Throughout Africa, the AIDS epidemic is affecting large numbers of children and generating serious psychological, social and economic problems. Many children who are not themselves infected suffer the consequences of prolonged parental illness. Many others have already experienced the loss of their mother, their father, or both. Estimates for 26 African countries suggest that the number of children losing one or both parents will more than double between 1990 and 2010. By the end of this period, it is estimated, 15 percent of children in these countries will have lost one or both parents, with the figure rising as high as 37 percent in Botswana, 34 percent in Zimbabwe, 32 percent in Swaziland and Namibia, and 31 percent in South Africa and Central African Republic. Even if rates of new HIV infections in adults were to fall in the next few years, the long incubation period would mean parental mortality rates would not plateau until 2020. The proportion of orphaned children (losing either one or both parents) would therefore remain unusually high throughout the first half of the twenty-first century.

Despite massive increases in the number of orphans, a surprisingly small number of children have, up to now, slipped through the safety net provided by the extended family. In general, fostering is provided by relatives. Nevertheless, family coping strategies are under enormous strain. It is thus important to understand the recent proliferation of initiatives supporting vulnerable children at the community level. These responses to the epidemic – growing out of community solidarity, compassion and religious belief – are often hardly known outside their immediate locale. They have been little studied and documented, and few external organizations have sought to support their development. Yet robust community initiatives will be an essential element in caring for growing numbers of orphans and vulnerable children in coming years.
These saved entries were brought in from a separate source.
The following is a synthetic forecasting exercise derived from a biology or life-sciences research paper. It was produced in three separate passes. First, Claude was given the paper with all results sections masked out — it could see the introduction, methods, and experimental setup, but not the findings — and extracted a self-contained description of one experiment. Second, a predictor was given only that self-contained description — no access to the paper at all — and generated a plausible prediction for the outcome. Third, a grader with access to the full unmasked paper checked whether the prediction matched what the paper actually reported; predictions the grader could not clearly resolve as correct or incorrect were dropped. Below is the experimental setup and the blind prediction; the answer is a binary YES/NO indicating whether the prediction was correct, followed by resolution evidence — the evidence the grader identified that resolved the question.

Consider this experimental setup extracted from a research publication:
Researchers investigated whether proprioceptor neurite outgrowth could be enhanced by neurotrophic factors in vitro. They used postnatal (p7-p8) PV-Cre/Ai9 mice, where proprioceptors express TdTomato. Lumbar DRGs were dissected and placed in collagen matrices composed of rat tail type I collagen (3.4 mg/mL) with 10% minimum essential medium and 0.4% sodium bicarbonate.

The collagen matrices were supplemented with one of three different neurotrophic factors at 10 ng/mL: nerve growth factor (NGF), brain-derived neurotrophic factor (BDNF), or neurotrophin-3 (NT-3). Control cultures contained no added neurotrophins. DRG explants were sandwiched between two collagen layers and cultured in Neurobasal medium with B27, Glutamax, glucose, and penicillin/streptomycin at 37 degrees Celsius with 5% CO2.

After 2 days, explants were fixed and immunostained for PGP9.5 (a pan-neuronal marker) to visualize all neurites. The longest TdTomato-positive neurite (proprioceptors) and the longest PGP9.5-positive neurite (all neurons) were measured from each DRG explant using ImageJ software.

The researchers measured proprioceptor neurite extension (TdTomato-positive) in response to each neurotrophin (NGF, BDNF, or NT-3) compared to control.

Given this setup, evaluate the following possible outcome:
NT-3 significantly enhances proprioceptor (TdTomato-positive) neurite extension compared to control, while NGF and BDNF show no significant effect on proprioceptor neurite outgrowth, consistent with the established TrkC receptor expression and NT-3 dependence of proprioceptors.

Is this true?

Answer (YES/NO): YES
They must form part of an expanded response to the HIV/AIDS pandemic.

In this paper, some of these initiatives are analysed, with a view to encouraging appropriate support from external institutions ranging from local and national NGOs and researchers, to international agencies. At the same time, the paper seeks to discourage inappropriate support, emphasizing the point that such assistance can easily undermine community initiatives. Outsiders can often play a more useful role as facilitators of community-based programmes than as direct service providers. They can build capacity, and increase the scope and scale of existing activities, without imposing externally designed solutions that often have negative consequences.